§ **What to work on**
Carry on the review history below for the paper on the new NICE guideline for ME/CFS, starting right after its last sentence.

§ **Source document**
★ ★ ★ ★ ★ ★ ★
What Primary Care Practitioners Need to Know about the New NICE Guideline for Myalgic Encephalomyelitis/Chronic Fatigue Syndrome in Adults

Healthcare 2022, 10(12), 2438; https://doi.org/10.3390/healthcare10122438
by Caroline Kingdon 1,*, Adam Lowe 2, Charles Shepherd 3 and Luis Nacul 1,4
Reviewer 1:
Reviewer 2: Anonymous
Reviewer 3: Anonymous
Reviewer 4: Anonymous
Healthcare 2022, 10(12), 2438; https://doi.org/10.3390/healthcare10122438
Submission received: 19 October 2022 / Revised: 29 November 2022 / Accepted: 30 November 2022 / Published: 2 December 2022

Round 1

Reviewer 1 Report

The manuscript was well-written. It explains the new guideline very well and put an emphasis on the recognition and support for patients experiencing ME/CFS. There are some small typos. For example, line 122, the sentence ends abruptly. In line 355 there are 2 full stops together.

Author Response

Dear Reviewer,

Thank you for taking the time and effort to review this paper. I have amended the manuscript in response to your comments regarding the typos in lines 122 and 355 (now 135 and 356) . Thank you again.

All changes to the paper are highlighted in the attachment.
★ ★ ★ ★ ★ ★ ★
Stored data
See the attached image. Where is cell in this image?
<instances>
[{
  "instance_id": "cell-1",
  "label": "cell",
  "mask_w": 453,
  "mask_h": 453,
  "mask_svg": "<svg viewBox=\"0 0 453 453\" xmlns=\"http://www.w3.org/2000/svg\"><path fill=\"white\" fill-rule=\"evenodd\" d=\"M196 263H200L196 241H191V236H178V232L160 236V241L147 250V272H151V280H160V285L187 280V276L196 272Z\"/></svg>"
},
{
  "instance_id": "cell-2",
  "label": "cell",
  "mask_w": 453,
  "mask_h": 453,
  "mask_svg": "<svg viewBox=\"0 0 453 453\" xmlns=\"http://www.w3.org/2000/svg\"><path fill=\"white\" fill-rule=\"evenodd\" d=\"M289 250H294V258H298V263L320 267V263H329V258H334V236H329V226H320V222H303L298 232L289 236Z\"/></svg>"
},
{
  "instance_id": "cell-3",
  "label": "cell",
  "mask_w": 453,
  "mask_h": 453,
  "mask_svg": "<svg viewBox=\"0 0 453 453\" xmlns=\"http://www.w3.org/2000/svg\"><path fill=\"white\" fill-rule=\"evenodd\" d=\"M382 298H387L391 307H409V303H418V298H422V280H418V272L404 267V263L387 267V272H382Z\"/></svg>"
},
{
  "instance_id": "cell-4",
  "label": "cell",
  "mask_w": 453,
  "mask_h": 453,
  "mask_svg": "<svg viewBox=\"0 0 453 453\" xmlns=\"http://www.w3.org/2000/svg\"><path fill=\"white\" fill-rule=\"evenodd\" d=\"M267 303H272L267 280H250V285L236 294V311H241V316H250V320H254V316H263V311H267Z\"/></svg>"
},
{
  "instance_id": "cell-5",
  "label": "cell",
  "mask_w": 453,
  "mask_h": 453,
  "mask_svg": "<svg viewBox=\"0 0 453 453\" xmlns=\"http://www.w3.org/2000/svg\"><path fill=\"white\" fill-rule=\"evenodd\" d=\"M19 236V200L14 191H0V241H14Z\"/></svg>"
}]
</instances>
★ ★ ★ ★ ★ ★ ★
§ **Exercise output**
Warm regards,

Caroline

Author Response File: Author Response.docx

Reviewer 2 Report

The manuscript entitled “What Primary Care practitioners need to know about the new NICE guideline for myalgic encephalomyelitis/chronic fatigue syndrome in adults” aims to explain the new NICE guideline for myalgic encephalomyelitis/chronic fatigue syndrome (ME/CFS), published in October 2021, and to enable the practitioners to understand better the significant changes in treatment recommendations. It is an excellent manuscript written with great attention. It is a huge contribution to this important topic. Special interest in this topic is raised during the COVID-19 outbreak. The manuscript is very well written. I have a few small comments listed below.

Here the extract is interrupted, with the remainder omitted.